Anstatt mit adulten Zellen zu beginnen, diese in Stammzellen und dann diese Stammzellen in einen anderen Zelltyp umzuwandeln, entschieden sie sich, den Zwischenschritt zu überspringen.
Sie zeigten, dass sie Hautzellen direkt in Neuronen umwandeln konnten. Ausgehend von einer Hautprobe konnten sie Zellen in einer Petrischale züchten, einen Cocktail aus Chemikalien und Genen hinzufügen, um sie zu reprogrammieren, und die Hautzellen würden sich in Neuronen verwandeln – jene unersetzlichen Gehirnzellen, deren Verlust so vielen Krankheiten, einschließlich HD, zugrunde liegt.

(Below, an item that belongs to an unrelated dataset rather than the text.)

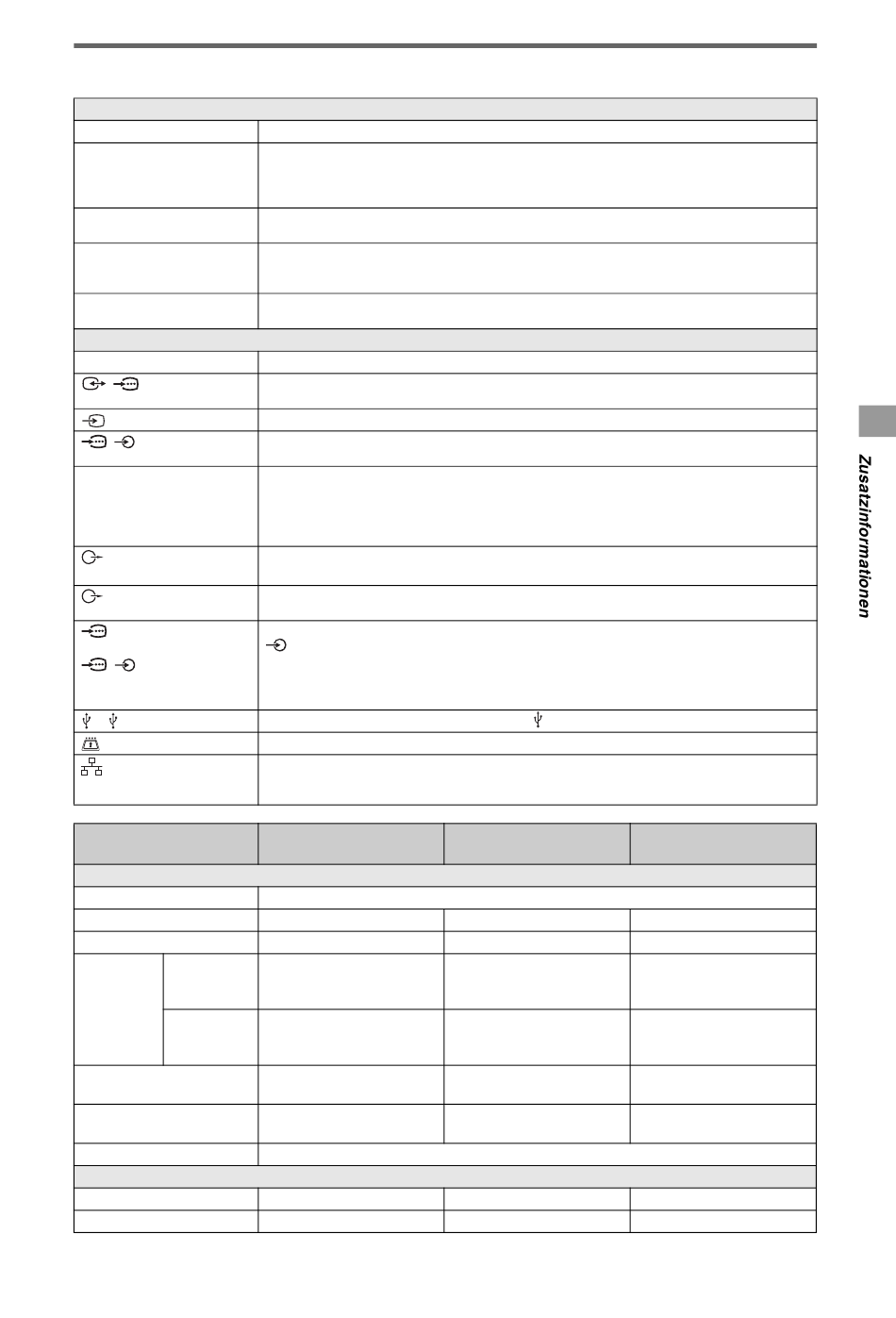 Zusatzinformationen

Wissenschaftler dachten jahrzehntelang, dass, sobald sich eine Zelle zu einem bestimmten Typ „verpflichtet“ hat, diese Entscheidung nicht mehr geändert werden kann. Offensichtlich ist diese grundlegende Annahme falsch.
Zellkonvertierung und HD
Diese bemerkenswerten Fortschritte – die Fähigkeit, pluripotente Stammzellen aus erwachsenen Patienten herzustellen, und die Fähigkeit, adulte Zellen direkt zu reprogrammieren – haben die biologische Landschaft verändert.
Dinge, die vor fünf Jahren wie Science-Fiction schienen, sind plötzlich möglich. Was auch immer die Zukunft bringt, können Wissenschaftler zumindest neurodegenerative Erkrankungen in menschlichen Neuronen untersuchen, die von echten menschlichen Patienten gezüchtet wurden.
Doch selbst mit diesen neuen Neuronenquellen bleibt das Problem bestehen, dass das bloße Injizieren in die Gehirne von Erwachsenen wahrscheinlich nicht ausreicht, um Neuronen, die bei der Krankheit absterben, effektiv zu ersetzen. Wir müssen einen Weg finden, die richtigen Verbindungen zwischen ihnen wiederherzustellen, die für die ordnungsgemäße Funktion des Gehirns entscheidend sind. Daran arbeiten Forscher der Huntington-Krankheit, und es ist näher als je zuvor – aber immer noch in weiter Ferne.
In der Zwischenzeit beginnt die iPS-Zell-Revolution gerade erst, unser Verständnis der Huntington-Krankheit zu beeinflussen. Wenn die Techniken etablierter werden, werden iPS-Zellen zu entscheidenden Werkzeugen bei der Suche nach wirksamen Behandlungen.